DOCUMENT EXCERPT —
# Managing textual data using pandas

This lecture introduces you to preparing and managing textual data for analysis using *[pandas](http://pandas.pydata.org/)*, a library for processing and analysing table-like data.

Typically, you must load and prepare the data yourself, either from a single file or from multiple files.

Typical formats for distributing corpora include CSV files, which stands for Comma-separated Values, and JSON, which stands for JavaScript Object Notation or simple plain text files.

After this lecture, you should:

- have a basic understanding about *pandas*, a Python library for processing and analysing data
- how to import data into a *pandas* DataFrame
- how to explore data stored in a *pandas* DataFrame
- how to append data to a *pandas* DataFrame
- how to save the data in a *pandas* DataFrame

The following example shows how to load a corpus from a CSV file for processing in Python using the [SFU Opinion and Comments Corpus (SOCC)](https://github.com/sfu-discourse-lab/SOCC).

Let's load a part of the SFU Opinion and Comments Corpus, which contains the opinion articles from [The Globe and Mail](https://www.theglobeandmail.com/), a Canadian newspaper.

YOUR TASKS —
**1.** For each statement below, say yes or no to whether the pandas lecture supports it, and quote the exact words from the lecture that decide it. (a) The lecture names JSON as the only typical format for distributing corpora. (b) The Globe and Mail is identified as a Canadian newspaper. (c) The example loads the corpus from a CSV file.
**2.** Carry on the pandas lecture from its last sentence, about loading part of the SFU Opinion and Comments Corpus.

DATA EXTRACT —
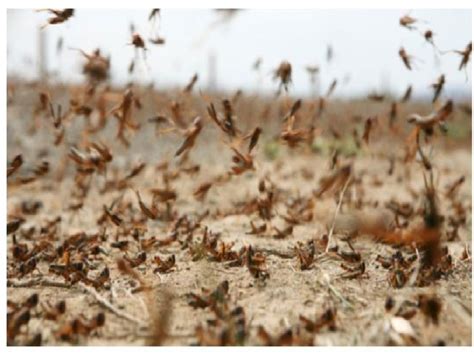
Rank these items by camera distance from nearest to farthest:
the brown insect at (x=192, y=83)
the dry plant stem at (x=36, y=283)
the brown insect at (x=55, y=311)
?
the brown insect at (x=55, y=311), the dry plant stem at (x=36, y=283), the brown insect at (x=192, y=83)

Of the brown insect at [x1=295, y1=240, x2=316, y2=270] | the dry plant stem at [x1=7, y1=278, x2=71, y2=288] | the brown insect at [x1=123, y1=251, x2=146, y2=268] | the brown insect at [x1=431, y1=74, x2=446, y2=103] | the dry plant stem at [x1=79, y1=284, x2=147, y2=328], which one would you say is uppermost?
the brown insect at [x1=431, y1=74, x2=446, y2=103]

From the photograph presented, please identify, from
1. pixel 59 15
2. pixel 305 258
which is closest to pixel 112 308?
pixel 305 258

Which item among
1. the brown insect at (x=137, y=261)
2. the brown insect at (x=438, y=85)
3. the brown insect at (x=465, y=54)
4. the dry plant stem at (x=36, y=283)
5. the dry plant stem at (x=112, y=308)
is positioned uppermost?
the brown insect at (x=465, y=54)

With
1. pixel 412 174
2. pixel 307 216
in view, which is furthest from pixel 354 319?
pixel 412 174

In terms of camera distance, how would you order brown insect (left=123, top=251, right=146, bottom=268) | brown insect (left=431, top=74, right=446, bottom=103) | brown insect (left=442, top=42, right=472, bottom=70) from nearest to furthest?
brown insect (left=123, top=251, right=146, bottom=268)
brown insect (left=442, top=42, right=472, bottom=70)
brown insect (left=431, top=74, right=446, bottom=103)

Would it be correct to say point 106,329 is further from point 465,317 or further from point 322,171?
point 322,171

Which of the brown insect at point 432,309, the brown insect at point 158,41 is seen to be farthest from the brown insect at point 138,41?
the brown insect at point 432,309

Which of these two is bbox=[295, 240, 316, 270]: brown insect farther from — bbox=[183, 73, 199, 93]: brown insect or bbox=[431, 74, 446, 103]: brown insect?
bbox=[183, 73, 199, 93]: brown insect

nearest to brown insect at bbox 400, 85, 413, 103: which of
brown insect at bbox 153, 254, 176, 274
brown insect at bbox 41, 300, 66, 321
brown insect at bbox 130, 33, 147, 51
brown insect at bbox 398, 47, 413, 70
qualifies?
brown insect at bbox 398, 47, 413, 70

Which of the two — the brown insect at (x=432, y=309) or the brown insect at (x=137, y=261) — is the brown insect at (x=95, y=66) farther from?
the brown insect at (x=432, y=309)

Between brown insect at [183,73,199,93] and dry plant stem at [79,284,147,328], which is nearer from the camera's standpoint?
dry plant stem at [79,284,147,328]

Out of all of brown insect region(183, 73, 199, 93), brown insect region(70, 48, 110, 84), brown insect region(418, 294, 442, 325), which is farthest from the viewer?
brown insect region(183, 73, 199, 93)
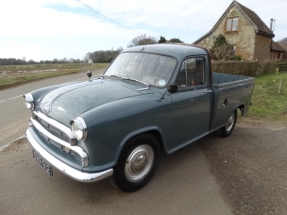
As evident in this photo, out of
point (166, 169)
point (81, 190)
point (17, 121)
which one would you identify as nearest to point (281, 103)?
point (166, 169)

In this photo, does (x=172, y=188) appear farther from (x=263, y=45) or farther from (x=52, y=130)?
(x=263, y=45)

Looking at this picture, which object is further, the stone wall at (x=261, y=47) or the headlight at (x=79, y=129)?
the stone wall at (x=261, y=47)

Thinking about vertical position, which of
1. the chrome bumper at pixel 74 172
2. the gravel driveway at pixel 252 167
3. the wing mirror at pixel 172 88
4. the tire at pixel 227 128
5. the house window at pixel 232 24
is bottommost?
the gravel driveway at pixel 252 167

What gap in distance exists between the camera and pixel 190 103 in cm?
343

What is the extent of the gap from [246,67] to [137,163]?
15849 millimetres

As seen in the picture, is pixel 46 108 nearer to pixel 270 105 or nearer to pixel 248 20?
pixel 270 105

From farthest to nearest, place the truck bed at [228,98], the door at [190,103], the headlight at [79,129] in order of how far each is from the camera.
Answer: the truck bed at [228,98] < the door at [190,103] < the headlight at [79,129]

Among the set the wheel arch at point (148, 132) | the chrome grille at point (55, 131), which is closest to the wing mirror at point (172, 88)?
the wheel arch at point (148, 132)

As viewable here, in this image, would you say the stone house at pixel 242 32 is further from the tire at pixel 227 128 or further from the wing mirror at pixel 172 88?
the wing mirror at pixel 172 88

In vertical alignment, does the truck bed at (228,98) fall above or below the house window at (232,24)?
below

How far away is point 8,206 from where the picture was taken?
8.67ft

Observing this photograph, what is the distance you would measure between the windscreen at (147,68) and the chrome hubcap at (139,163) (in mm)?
961

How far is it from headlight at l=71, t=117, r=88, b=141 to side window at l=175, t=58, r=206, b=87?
62.7 inches

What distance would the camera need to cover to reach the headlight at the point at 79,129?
230cm
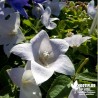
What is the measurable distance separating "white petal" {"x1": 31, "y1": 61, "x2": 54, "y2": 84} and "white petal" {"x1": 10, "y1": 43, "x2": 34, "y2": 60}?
22 mm

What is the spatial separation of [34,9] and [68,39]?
22cm

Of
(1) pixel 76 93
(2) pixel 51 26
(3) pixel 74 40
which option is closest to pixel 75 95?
(1) pixel 76 93

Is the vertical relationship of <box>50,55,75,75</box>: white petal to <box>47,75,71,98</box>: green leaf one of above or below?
above

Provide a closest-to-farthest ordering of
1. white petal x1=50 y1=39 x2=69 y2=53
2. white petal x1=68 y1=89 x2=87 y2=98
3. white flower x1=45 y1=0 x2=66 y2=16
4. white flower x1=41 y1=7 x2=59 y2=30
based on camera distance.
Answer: white petal x1=68 y1=89 x2=87 y2=98 < white petal x1=50 y1=39 x2=69 y2=53 < white flower x1=41 y1=7 x2=59 y2=30 < white flower x1=45 y1=0 x2=66 y2=16

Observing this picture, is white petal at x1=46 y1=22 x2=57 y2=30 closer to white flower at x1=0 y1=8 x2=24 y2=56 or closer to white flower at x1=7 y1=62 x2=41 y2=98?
white flower at x1=0 y1=8 x2=24 y2=56

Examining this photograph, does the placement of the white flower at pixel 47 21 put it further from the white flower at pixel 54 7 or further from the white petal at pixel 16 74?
the white petal at pixel 16 74

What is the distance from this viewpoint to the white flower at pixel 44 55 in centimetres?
84

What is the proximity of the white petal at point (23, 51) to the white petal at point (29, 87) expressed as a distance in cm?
4

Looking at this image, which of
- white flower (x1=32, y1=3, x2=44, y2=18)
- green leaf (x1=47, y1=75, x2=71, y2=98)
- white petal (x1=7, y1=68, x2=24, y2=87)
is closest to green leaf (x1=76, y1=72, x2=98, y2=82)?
green leaf (x1=47, y1=75, x2=71, y2=98)

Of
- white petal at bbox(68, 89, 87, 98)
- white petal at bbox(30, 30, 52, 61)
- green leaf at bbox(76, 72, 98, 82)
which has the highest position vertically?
white petal at bbox(30, 30, 52, 61)

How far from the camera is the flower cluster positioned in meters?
0.83

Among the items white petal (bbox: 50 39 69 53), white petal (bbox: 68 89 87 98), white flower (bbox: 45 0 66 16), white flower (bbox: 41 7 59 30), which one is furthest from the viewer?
white flower (bbox: 45 0 66 16)

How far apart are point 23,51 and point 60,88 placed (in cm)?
13

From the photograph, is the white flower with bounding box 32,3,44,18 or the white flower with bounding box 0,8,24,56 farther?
the white flower with bounding box 32,3,44,18
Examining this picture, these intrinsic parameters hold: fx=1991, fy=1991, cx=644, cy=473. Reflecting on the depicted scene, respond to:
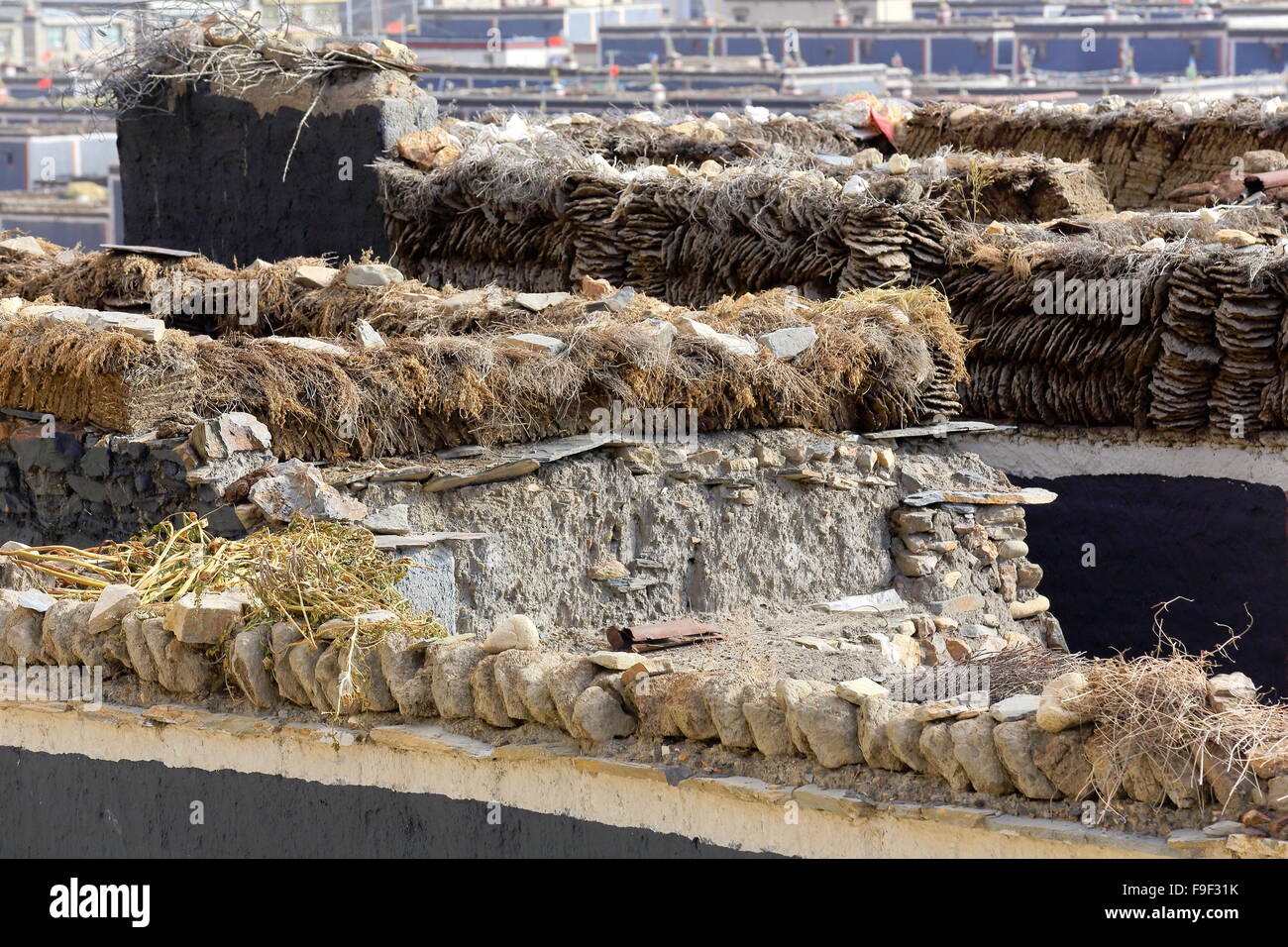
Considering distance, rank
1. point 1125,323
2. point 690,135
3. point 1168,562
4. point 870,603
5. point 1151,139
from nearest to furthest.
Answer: point 870,603 < point 1168,562 < point 1125,323 < point 1151,139 < point 690,135

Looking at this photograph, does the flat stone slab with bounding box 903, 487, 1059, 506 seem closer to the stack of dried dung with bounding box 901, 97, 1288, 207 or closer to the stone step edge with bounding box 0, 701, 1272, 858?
the stone step edge with bounding box 0, 701, 1272, 858

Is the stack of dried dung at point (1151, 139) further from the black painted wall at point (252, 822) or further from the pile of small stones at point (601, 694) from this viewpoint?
the black painted wall at point (252, 822)

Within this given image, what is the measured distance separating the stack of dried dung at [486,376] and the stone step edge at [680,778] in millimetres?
2012

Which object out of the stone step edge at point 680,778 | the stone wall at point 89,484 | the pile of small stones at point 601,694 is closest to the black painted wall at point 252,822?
the stone step edge at point 680,778

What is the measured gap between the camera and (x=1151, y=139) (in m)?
17.4

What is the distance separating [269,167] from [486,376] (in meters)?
6.85

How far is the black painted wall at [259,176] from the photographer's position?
48.3ft

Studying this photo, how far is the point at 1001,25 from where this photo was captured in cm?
8175

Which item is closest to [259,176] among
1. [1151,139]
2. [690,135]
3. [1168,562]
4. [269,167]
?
[269,167]

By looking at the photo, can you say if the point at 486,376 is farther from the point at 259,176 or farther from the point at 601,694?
the point at 259,176

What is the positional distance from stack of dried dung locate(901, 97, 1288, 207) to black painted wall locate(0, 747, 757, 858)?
12.5 m

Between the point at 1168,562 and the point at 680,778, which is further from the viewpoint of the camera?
the point at 1168,562

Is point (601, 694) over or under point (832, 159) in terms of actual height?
under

ANSWER SET —
**1.**
(a) No: "Typical formats for distributing corpora include CSV files, which stands for Comma-separated Values, and JSON"
(b) Yes: "a Canadian newspaper"
(c) Yes: "how to load a corpus from a CSV file"

**2.**
## Importing data to *pandas*

Let's start by importing the *pandas* library. Note that we can control the name of the imported module using the `as` addition to the `import` command. pandas is commonly abbreviated `pd`.

In [None]:
import pandas as pd

### Importing data from a single file

If you get lucky, your data might be contained in a single file in a structured format, such as comma-separated values (CSV).

*pandas* provides plenty of functions for [reading data in various formats](https://pandas.pydata.org/pandas-docs/stable/user_guide/io.html). You can even try importing Excel sheets – although I would not recommend this.

For current purposes, after importing *pandas* as `pd`, we can use the `read_csv()` functions to read files with comma-separated values, such as the SOCC corpus.

In [None]:
socc = pd.read_csv('00_data/socc_gnm_articles.csv')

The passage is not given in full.